— Extract —
Shares in Lloyds Banking Group [LLOY] are down by around 9% this year, but jumped 5% – from 43.55p to 45.74p – at Wednesday's open as investors reacted to the bank's second-quarter results and a boost to the dividend. The stock shed some of those early gains by 10am, but remained up by more than 4%.
Profits beat expectations
Lloyds recorded pre-tax profits of £3.7bn for the first six months of the year, beating analyst forecasts, but down from £3.9bn in the year-ago period as the group set aside £377m to cover possible loan defaults amid the cost of living crisis.
Investor concerns have weighed on the Lloyds share price this year, with many worried about the worsening economic outlook, high inflation and rising interest rates. The latter could dampen demand for home loans, putting pressure on Lloyds, the country's biggest mortgage lender.
There appears to be some reluctance among investors to drive the shares higher, despite the bank's balance sheet being in a stronger position than it was before the pandemic, when the shares topped 60p.
Analysts predicted that today’s Q2 numbers might highlight the challenges posed by the weakening economic backdrop – a factor that Lloyds cited as a concern in Q1, when the bank set aside £177m to cover possible loan defaults. These fears now appear misplaced, or at least premature, as Lloyds posted another strong quarter of revenue and profits
Bank set aside reserves, boosted dividend
The provisions for bad debt are a prudent response to the current climate and the potential impact of inflation, which is running at 9.4%, and the cost of living squeeze. The bank set aside a further £200m in Q2, bringing the half-year total to the above-mentioned £377m.
Q2 statutory pre-tax profits came in at over £2bn, well above expectations of £1.71bn, and a decent improvement on Q1’s £1.6bn. Lloyds' net interest margin rose to 2.87% in Q2, while the bank raised its outlook for returns on tangible equity to 13%, up from 11%.

— What to do —
Swap "investors" for "shareholders" in the part of the Lloyds article that runs from "Shares in Lloyds" through "of living crisis.", and write out that part.

— Data excerpts —
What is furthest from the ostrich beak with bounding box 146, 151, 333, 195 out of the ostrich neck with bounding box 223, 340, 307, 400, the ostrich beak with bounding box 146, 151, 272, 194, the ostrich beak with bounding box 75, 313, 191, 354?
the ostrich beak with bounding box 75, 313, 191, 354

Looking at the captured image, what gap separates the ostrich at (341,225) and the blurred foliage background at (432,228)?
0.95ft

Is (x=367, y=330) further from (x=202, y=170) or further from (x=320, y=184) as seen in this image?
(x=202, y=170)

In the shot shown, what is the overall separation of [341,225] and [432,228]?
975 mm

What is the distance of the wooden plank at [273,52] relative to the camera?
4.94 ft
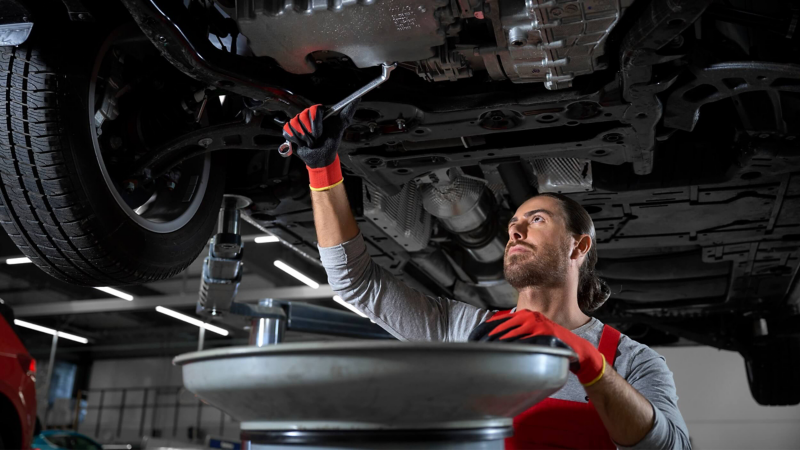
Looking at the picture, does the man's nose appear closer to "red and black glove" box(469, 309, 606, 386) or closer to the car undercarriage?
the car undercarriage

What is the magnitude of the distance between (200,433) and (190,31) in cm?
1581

— Solution for this problem —
Shares in Lloyds Banking Group [LLOY] are down by around 9% this year, but jumped 5% – from 43.55p to 45.74p – at Wednesday's open as shareholders reacted to the bank's second-quarter results and a boost to the dividend. The stock shed some of those early gains by 10am, but remained up by more than 4%.
Profits beat expectations
Lloyds recorded pre-tax profits of £3.7bn for the first six months of the year, beating analyst forecasts, but down from £3.9bn in the year-ago period as the group set aside £377m to cover possible loan defaults amid the cost of living crisis.